Reproduce the following material verbatim, line for line.

───

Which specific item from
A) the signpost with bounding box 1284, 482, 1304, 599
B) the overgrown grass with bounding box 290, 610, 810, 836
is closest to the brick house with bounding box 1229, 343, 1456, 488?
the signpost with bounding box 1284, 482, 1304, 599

───

**Result:**
Which specific item from
A) the signpost with bounding box 1284, 482, 1304, 599
B) the overgrown grass with bounding box 290, 610, 810, 836
is closest to the brick house with bounding box 1229, 343, 1456, 488?
the signpost with bounding box 1284, 482, 1304, 599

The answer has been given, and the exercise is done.